Miami Dade College is giving away a $67 million piece of prime downtown Miami real estate — to Donald Trump.

That’s right: the parking lot next to the Freedom Tower, right across from the Kaseya Center and steps from PortMiami, is being handed over for Trump’s future presidential library — and potentially a hotel.

This land wasn’t just any empty lot. It was bought by MDC in 2004 after much sacrifice, intended to support a growing student population and expand the Wolfson Campus. Former MDC president Eduardo Padrón once called the property “critical” to the college’s future. Now it’s gone — in a blink.

Last month, in a barely-noticed meeting with a vague agenda referencing “potential real estate transactions,” MDC’s Board of Trustees voted to transfer the land to the state. There was no mention of the $67 million value. No mention of Trump. No real public discussion.

The same day, Gov. Ron DeSantis announced that his Cabinet would vote to gift the parcel to the Donald J. Trump Presidential Library Foundation. His appointees, including Attorney General James Uthmeier and CFO Blaise Ingoglia, celebrated online. Ingoglia even called it one of his “first votes.” Cute. Uthmeier went so far as to post a video claiming no better location could tell Trump’s story than next to the Freedom Tower — often called “Miami’s Ellis Island of the South.”
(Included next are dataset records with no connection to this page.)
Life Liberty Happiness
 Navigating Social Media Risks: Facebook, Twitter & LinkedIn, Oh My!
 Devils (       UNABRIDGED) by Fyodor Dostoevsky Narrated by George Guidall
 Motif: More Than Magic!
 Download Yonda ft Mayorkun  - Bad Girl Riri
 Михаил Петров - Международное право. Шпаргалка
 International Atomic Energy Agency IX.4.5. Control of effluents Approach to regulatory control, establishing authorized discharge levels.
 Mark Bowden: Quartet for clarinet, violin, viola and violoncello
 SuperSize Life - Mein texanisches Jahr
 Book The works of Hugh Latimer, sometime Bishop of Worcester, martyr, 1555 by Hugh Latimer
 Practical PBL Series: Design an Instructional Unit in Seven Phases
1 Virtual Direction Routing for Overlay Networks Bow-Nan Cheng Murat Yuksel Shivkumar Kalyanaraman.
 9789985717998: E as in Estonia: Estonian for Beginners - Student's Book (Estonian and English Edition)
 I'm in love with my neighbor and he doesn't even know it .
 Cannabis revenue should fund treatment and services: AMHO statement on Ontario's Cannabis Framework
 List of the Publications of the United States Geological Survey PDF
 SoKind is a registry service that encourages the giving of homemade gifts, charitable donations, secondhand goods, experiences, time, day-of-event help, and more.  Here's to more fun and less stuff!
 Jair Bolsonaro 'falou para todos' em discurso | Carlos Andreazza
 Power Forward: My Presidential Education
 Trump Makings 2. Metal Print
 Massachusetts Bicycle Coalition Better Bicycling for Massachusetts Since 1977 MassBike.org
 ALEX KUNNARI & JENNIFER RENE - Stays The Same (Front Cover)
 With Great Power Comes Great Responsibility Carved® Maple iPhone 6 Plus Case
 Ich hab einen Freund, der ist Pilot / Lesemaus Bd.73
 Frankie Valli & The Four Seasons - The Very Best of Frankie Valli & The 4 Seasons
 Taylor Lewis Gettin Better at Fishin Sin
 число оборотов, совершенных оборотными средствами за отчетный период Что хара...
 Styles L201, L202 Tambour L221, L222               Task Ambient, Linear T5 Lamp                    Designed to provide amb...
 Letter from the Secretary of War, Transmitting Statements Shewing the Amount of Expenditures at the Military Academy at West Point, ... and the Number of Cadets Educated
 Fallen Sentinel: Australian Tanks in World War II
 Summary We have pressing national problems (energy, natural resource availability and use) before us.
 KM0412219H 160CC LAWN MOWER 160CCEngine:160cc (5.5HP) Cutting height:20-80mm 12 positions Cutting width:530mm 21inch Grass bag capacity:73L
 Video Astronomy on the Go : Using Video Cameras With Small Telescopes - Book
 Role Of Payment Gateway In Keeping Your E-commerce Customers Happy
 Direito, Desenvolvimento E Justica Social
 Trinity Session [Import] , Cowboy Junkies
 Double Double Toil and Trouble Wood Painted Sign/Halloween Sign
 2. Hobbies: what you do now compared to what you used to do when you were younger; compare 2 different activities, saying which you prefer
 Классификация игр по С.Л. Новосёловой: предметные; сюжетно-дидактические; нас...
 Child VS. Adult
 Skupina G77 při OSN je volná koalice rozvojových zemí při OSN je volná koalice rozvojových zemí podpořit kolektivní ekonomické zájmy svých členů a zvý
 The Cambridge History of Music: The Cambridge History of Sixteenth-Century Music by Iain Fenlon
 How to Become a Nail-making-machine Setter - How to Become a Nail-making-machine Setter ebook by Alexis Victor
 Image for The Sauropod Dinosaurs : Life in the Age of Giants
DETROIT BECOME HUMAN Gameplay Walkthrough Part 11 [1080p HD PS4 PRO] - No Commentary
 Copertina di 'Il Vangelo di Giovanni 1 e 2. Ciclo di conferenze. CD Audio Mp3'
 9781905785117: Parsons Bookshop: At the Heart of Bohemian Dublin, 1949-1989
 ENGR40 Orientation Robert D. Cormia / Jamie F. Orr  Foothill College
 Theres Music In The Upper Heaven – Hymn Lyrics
The irony? The Freedom Tower once welcomed Cuban refugees fleeing Castro. Trump, by contrast, is promising mass deportations and suspended asylum his first week in office. Many Cuban and Venezuelan immigrants in Miami are now in deportation proceedings thanks to his policies.

The location is undeniably prime: 2.6 acres, across from Bayside and the $6 billion Miami Worldcenter, at the heart of downtown. It’s the same area where MDC invested $25 million to restore the Freedom Tower. Years ago, the school even considered developing the lot into a conference center or a building for the New World School of the Arts. Developers showed interest. It could have brought in major revenue. Instead, the land was just… given away. No bidding. No public engagement. No transparency.

Padrón, who led MDC for nearly 25 years, was stunned.

“It’s frankly unimaginable,” he told WLRN. “There was a lot of sacrifice to gain that piece of land for the college.”

Translation: it was meant for students, not a Trump vanity project.

Trump has been shopping around for a library location — FAU, FIU, and MDC were all considered. Miami appears to have “won” — although some insiders say this might just be a satellite site. And this could be the first presidential library with a hotel attached. Think about it: A Trump Library-Hotel, where visitors can tour exhibits of “alternative facts” and then book a luxury suite.

Enrollment at Wolfson Campus has grown from 19,500 in 2003 to more than 27,000 today. Across the system, MDC now serves nearly 59,000 students. It’s one of the largest community colleges in the U.S., and it needs more space — not less. But according to MDC Board Vice Chair Roberto Alonso (a DeSantis appointee), the college didn’t really need the lot anymore. He called the library an “economic engine” that would “take Miami to the next level.” The next level of what? Political cronyism? Hypocrisy?

Alonso insists this isn’t about politics — it’s “about the office of the presidency.” But it’s hard to ignore the politics when the whole process was rushed and hidden from public view. Trump’s Foundation — reportedly holding $53 million in pledges, boosted by legal settlement funds from his defamation suits against media companies — has five years to break ground.

Current MDC President Madeline Pumariega called the decision “historic.” And it is — but not in a good way. This is a historic giveaway of tens of millions in public land, intended for students, sacrificed for a presidential vanity project.

The Freedom Tower will still stand as a symbol of liberty. But now, it may sit beside a monument to political favoritism, opportunism, and a college’s abandonment of its own mission.